Greetings during a rainy Sunday morning from New England, where our weather pattern this summer has been feast-or-famine. We appeared headed towards another drought in June, but our rivers and reservoirs are now bloated and over-flowing.
I fished on Saturday. I wasn’t planning to, but when I awoke at 4:30 am and checked some river gauges, some water levels were down, and I sprinted out of the house.
At the river, the flows were moderate and the water was a doable 62 °F. In the morning, I had stretches of water to myself and the fish were definitely active. Honestly, it was lights out at certain points. When we used to ski often as a family, there were the occasional perfect days when the lines were short and fresh powder was everywhere. Those were Top 10 Days. And, that’s how it was for me yesterday.
The water was stained but not overly so. The flows were high enough so that I didn’t have to sneak up on fish. And, there must have been a lot of biomass in the water because the trout were willing to eat. At one point, I had a fish on every two or three casts.

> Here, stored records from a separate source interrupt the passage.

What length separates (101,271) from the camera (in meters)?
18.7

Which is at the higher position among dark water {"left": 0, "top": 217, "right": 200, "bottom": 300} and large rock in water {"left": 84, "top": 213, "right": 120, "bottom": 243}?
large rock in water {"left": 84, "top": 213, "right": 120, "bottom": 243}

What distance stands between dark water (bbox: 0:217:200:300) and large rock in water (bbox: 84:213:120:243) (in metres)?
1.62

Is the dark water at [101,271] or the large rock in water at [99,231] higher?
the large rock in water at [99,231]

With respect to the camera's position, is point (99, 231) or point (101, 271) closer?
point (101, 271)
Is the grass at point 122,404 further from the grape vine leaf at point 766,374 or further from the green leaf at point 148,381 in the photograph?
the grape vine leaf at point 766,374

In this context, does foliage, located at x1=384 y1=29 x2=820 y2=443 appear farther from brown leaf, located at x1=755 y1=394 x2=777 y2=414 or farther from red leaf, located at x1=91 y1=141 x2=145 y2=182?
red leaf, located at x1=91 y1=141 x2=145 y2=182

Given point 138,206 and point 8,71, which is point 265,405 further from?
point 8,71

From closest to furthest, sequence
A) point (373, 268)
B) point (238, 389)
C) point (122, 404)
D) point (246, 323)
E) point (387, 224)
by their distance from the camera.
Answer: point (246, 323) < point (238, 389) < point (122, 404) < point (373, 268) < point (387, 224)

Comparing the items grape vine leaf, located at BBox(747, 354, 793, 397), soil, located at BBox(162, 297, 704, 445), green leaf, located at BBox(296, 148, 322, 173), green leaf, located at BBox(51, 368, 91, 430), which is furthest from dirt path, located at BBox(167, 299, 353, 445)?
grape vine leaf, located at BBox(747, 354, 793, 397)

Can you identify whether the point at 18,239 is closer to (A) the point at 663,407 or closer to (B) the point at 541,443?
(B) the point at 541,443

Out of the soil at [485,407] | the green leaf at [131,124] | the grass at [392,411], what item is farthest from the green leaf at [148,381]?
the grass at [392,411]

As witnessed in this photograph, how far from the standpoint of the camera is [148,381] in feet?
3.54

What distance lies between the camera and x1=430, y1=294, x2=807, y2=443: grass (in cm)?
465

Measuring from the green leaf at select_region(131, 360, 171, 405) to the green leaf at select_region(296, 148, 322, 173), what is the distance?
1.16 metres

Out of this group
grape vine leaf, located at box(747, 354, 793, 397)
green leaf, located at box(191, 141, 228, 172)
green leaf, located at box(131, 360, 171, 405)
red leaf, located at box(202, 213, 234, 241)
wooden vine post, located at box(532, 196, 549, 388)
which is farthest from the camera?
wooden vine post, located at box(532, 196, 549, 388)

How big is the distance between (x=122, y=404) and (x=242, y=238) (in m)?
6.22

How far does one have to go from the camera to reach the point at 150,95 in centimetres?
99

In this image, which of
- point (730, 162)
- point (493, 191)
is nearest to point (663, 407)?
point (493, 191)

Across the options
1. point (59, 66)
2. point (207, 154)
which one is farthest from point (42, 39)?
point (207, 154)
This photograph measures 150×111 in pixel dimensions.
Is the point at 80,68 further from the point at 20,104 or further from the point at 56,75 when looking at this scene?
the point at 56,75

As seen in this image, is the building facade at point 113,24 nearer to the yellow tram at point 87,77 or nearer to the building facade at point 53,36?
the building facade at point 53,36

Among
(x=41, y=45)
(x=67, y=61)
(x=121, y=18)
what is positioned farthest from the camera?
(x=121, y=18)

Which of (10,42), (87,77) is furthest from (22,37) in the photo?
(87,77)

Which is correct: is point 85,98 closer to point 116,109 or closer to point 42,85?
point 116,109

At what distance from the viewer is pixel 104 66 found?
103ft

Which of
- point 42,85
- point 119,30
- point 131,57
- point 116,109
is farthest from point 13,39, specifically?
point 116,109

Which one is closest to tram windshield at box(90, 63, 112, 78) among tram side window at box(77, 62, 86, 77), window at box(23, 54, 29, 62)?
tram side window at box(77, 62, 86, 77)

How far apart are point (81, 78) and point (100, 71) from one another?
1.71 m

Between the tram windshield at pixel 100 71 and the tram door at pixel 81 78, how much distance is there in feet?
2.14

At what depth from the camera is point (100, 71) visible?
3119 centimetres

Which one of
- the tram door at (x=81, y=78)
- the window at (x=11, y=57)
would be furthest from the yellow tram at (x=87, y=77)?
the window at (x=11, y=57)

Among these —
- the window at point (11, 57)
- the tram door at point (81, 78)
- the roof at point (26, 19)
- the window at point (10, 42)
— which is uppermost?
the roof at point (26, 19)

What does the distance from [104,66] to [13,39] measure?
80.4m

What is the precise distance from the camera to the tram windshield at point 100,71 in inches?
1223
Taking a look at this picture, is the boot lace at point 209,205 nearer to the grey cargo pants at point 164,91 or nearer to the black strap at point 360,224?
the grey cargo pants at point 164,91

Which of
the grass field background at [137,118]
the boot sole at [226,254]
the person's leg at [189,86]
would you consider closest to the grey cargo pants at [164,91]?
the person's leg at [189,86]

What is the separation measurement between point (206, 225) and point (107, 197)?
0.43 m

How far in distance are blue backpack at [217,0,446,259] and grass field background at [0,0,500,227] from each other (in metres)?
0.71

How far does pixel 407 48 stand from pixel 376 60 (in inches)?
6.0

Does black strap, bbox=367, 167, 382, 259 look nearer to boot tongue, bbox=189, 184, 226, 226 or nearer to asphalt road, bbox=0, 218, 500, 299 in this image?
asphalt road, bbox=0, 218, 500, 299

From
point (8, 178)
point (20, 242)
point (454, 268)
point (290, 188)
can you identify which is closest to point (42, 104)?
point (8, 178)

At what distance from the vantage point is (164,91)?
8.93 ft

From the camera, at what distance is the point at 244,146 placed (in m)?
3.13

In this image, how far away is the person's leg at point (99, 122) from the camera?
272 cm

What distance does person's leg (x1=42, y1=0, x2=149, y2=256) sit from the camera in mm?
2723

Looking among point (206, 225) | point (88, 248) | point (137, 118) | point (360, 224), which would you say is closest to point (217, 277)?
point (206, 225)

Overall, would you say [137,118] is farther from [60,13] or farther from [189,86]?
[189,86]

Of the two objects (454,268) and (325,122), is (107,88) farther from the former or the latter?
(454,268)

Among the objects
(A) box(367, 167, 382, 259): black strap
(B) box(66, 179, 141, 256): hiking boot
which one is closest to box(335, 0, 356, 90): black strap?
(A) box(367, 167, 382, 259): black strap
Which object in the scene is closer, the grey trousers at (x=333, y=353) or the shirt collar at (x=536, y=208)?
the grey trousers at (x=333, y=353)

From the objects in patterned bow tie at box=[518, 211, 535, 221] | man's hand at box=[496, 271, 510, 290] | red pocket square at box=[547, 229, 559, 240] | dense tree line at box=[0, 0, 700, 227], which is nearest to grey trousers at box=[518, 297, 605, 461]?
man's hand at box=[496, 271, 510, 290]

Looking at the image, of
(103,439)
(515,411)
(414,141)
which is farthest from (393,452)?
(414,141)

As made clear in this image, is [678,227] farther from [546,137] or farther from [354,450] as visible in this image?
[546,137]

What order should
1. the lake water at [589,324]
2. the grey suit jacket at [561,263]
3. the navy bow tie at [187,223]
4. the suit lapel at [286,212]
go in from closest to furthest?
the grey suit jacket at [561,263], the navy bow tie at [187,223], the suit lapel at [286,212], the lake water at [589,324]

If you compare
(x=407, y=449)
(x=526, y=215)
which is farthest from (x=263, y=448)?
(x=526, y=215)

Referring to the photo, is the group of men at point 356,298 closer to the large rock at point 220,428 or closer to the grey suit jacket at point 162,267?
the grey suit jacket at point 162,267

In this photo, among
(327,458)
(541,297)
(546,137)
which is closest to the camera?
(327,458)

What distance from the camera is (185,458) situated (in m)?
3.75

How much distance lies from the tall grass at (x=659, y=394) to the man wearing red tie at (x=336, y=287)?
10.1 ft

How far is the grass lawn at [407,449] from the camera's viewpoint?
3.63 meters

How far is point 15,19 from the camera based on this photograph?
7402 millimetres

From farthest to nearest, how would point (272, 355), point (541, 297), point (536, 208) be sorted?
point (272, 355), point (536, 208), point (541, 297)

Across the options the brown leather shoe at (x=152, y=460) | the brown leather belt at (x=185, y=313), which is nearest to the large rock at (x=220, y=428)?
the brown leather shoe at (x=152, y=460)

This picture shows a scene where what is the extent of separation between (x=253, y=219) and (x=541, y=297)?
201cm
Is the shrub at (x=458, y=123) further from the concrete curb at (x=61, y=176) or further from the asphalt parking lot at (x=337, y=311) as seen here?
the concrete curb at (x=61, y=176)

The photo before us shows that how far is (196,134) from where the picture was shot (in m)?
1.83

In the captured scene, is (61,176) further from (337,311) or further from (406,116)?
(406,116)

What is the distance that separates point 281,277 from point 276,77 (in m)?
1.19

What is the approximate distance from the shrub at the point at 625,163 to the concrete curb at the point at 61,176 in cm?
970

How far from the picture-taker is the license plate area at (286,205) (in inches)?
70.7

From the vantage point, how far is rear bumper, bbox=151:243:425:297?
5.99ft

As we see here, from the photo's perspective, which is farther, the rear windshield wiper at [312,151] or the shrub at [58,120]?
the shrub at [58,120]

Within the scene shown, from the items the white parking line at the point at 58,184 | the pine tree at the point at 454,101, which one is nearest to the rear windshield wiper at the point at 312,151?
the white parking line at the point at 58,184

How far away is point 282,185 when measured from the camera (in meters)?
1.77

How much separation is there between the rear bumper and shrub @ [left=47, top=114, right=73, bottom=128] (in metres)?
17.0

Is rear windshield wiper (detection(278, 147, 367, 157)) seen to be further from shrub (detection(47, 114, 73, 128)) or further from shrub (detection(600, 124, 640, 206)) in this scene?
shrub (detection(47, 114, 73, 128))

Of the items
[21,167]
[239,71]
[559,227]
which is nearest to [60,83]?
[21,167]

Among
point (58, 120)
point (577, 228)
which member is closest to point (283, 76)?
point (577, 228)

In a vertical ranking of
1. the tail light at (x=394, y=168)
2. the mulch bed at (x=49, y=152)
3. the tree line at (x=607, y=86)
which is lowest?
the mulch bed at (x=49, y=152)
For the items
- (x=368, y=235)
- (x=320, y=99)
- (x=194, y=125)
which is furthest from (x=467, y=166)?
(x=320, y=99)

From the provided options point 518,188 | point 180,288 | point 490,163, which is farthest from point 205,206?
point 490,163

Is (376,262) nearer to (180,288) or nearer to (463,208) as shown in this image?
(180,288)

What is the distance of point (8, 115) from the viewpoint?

The two best fish of the day were browns that taped at 17″ and 18″. The former, the one below, looked pretty clean and fought very hard. As soon as it took a Squirmy, I felt a very powerful fish hunkering down and refuse to come up. I don’t think I’ve felt a fish that strong in a while.
Thankfully, my Contact II did a great job of absorbing an unusual number of powerful head shakes. I let the fish do its thing until I could feel it tire a bit, and I then eased it above me before putting the wood to it with the rod’s fighting butt. What a fight and what a fish.
It was the prettiest fish of the year for me so far.
A bit later, this fat brown took a March Brown Flymph. It too was strong as it swam around in a panic. It had some interesting markings on its body.
The fish looked pretty pale, and although I didn’t see the usual indicators, I guessed that it was from the hatchery.
At one point, there were so many trout on the line that I started to rotate flies to see what the the fish would not take. Sadly, some experimental Caddis larvae flies of mine continue to be a bust. Many flies yesterday worked well, and fish didn’t seem that selective, but a size 16 Stonefly at one point had fish on every cast or two until the trout got wise. One thing I did notice was that the trout, unlike last time, didn’t want flies with action. Dead drifts were the game.
After lunch, I fished until the water hit 70 °F, at which point I stopped. By then, there were many anglers on the water, including the usual dry-fly regulars. They either didn’t know about the warming water or didn’t care. C’est la vie.
When I went to the car, I noticed the rubber sole on one of my wading boots had come off, which was odd. The boots were only a little over a year old. I called up the Orvis fishing department to get their advice on what glue or epoxy I should use. Instead, they offered to send me new boots.
“You sure?” I asked incredulously. “The boots are over a year old, and I don’t want to take advantage of the company’s generosity.”
“Absolutely,” he said, “those boots are designed for a four-year life if you’re a guide and seven or more years if you don’t fish as much.”
Like I said, it was a Top 10 Day. But, there was more in the offing. Dinner was a bacon cheeseburger and onion rings at a favorite local pub, complete with some brown ale.
All in, it was a great day, one filled with serendipitous turns and many fish. I checked the gauges again this morning. The rivers are again up after last night’s rainstorm. Talk about good luck….
A restful Sunday to you and your loved ones.